## Start GIVEN RECORDS
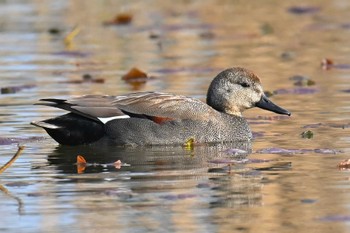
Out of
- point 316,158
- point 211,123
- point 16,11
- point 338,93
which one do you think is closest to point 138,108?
point 211,123

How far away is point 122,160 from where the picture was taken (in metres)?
10.5

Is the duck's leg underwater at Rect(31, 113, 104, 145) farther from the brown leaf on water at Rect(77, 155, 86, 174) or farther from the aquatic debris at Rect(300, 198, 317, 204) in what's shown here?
the aquatic debris at Rect(300, 198, 317, 204)

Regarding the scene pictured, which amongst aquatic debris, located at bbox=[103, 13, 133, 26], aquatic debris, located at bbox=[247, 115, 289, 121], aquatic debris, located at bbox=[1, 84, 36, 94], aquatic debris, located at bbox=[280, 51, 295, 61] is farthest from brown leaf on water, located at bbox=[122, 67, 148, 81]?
aquatic debris, located at bbox=[103, 13, 133, 26]

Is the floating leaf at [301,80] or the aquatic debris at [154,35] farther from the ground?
the aquatic debris at [154,35]

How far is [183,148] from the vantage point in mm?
11164

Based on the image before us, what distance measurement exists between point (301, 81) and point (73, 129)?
4831 millimetres

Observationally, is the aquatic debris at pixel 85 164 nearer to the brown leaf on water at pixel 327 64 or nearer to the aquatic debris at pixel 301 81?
the aquatic debris at pixel 301 81

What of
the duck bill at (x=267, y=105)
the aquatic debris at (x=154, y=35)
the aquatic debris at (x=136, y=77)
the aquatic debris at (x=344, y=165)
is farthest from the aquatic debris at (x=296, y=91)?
the aquatic debris at (x=154, y=35)

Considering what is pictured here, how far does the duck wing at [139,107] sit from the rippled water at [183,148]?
1.12ft

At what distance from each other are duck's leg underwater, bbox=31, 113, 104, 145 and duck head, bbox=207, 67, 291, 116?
1.32 meters

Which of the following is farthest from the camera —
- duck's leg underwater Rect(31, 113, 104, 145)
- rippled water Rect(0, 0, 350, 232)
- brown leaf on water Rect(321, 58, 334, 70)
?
brown leaf on water Rect(321, 58, 334, 70)

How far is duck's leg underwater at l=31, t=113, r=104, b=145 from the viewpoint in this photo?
11219mm

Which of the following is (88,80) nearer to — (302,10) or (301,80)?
(301,80)

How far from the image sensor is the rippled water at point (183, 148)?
8.04m
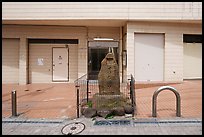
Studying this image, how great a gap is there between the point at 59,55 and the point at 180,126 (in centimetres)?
1085

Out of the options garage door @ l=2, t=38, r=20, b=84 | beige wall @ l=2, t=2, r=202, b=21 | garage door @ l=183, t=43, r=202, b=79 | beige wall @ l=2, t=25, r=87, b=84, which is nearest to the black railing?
beige wall @ l=2, t=2, r=202, b=21

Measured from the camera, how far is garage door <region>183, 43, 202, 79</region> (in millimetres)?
13969

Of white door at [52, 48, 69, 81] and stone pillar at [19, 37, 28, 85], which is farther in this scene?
white door at [52, 48, 69, 81]

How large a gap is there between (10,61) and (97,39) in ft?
20.3

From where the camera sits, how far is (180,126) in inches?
204

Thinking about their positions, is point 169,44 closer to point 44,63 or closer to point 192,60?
point 192,60

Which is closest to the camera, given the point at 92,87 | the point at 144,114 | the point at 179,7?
the point at 144,114

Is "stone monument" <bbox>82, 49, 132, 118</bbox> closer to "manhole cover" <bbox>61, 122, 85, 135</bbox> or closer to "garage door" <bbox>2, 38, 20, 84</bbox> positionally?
"manhole cover" <bbox>61, 122, 85, 135</bbox>

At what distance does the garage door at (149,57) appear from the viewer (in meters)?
12.8

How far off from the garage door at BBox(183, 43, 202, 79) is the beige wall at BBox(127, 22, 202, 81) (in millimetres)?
1286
## End GIVEN RECORDS
> WHAT IS NEEDED
Can you rewrite every one of the rows above, swapping "garage door" for "shutter door" wherever it occurs and leaving everything else unchanged, with the pictures omitted?

> EXERCISE ANSWER
Out of
- point 316,158
- point 211,123
- point 16,11
- point 338,93
which one do you think is closest to point 138,108?
point 211,123

How far away is point 122,160 from where the picture was taken (in metres)?
10.5

Is the duck's leg underwater at Rect(31, 113, 104, 145) farther from the brown leaf on water at Rect(77, 155, 86, 174) or farther from the aquatic debris at Rect(300, 198, 317, 204) in what's shown here?
the aquatic debris at Rect(300, 198, 317, 204)

Regarding the scene pictured, which amongst aquatic debris, located at bbox=[103, 13, 133, 26], aquatic debris, located at bbox=[247, 115, 289, 121], aquatic debris, located at bbox=[1, 84, 36, 94], aquatic debris, located at bbox=[280, 51, 295, 61] is farthest from brown leaf on water, located at bbox=[122, 67, 148, 81]?
aquatic debris, located at bbox=[103, 13, 133, 26]

Is the floating leaf at [301,80] or the aquatic debris at [154,35] farther from the ground?
the aquatic debris at [154,35]

How far is [183,148] from the vantage point in mm?
11164

Based on the image before us, what distance measurement exists between point (301, 81) and point (73, 129)?
4831 millimetres

Observationally, is the aquatic debris at pixel 85 164 nearer to the brown leaf on water at pixel 327 64 or nearer to the aquatic debris at pixel 301 81?
the aquatic debris at pixel 301 81

What of
the duck bill at (x=267, y=105)
the aquatic debris at (x=154, y=35)
the aquatic debris at (x=136, y=77)
the aquatic debris at (x=344, y=165)
is farthest from the aquatic debris at (x=296, y=91)?
the aquatic debris at (x=154, y=35)

Considering what is pictured here, how far does the duck wing at [139,107] sit from the rippled water at [183,148]?
1.12ft

At what distance from each other are duck's leg underwater, bbox=31, 113, 104, 145 and duck head, bbox=207, 67, 291, 116?
1.32 meters

Which of the following is farthest from the camera —
- duck's leg underwater Rect(31, 113, 104, 145)
- rippled water Rect(0, 0, 350, 232)
- brown leaf on water Rect(321, 58, 334, 70)
?
brown leaf on water Rect(321, 58, 334, 70)

How far is duck's leg underwater at l=31, t=113, r=104, b=145 from the viewpoint in this photo?
11219mm

Which of the following is (88,80) nearer to — (302,10) or (301,80)?
(301,80)

How far from the image sensor is the rippled water at point (183, 148)?
8.04m
Studying this image, how great a gap is there between the point at 59,55 and the point at 180,126 (in centimetres)?
1085

Out of the options shutter door @ l=2, t=38, r=20, b=84 | beige wall @ l=2, t=2, r=202, b=21 | shutter door @ l=183, t=43, r=202, b=79 | beige wall @ l=2, t=25, r=87, b=84, which is nearest to the black railing?
beige wall @ l=2, t=2, r=202, b=21

Measured from the camera, how far is shutter door <region>183, 43, 202, 79</region> (in millimetres)?
13969

Of white door at [52, 48, 69, 81] and stone pillar at [19, 37, 28, 85], which is farther in this scene?
white door at [52, 48, 69, 81]

How large a gap is there between (10,61) and (97,39) in ft?
20.3

From where the camera sits, how far is (180,126) in inches?
204

Thinking about their positions, is point 169,44 closer to point 44,63 or closer to point 192,60?
point 192,60

Which is closest to the camera, given the point at 92,87 | the point at 144,114 | the point at 179,7?
the point at 144,114

Is "stone monument" <bbox>82, 49, 132, 118</bbox> closer to "manhole cover" <bbox>61, 122, 85, 135</bbox> or closer to "shutter door" <bbox>2, 38, 20, 84</bbox> positionally?
"manhole cover" <bbox>61, 122, 85, 135</bbox>

At what distance does the shutter door at (149,57) appear from the viewer (in meters)?
12.8

How far off from the shutter door at BBox(183, 43, 202, 79) is the beige wall at BBox(127, 22, 202, 81) (in millimetres)?
1286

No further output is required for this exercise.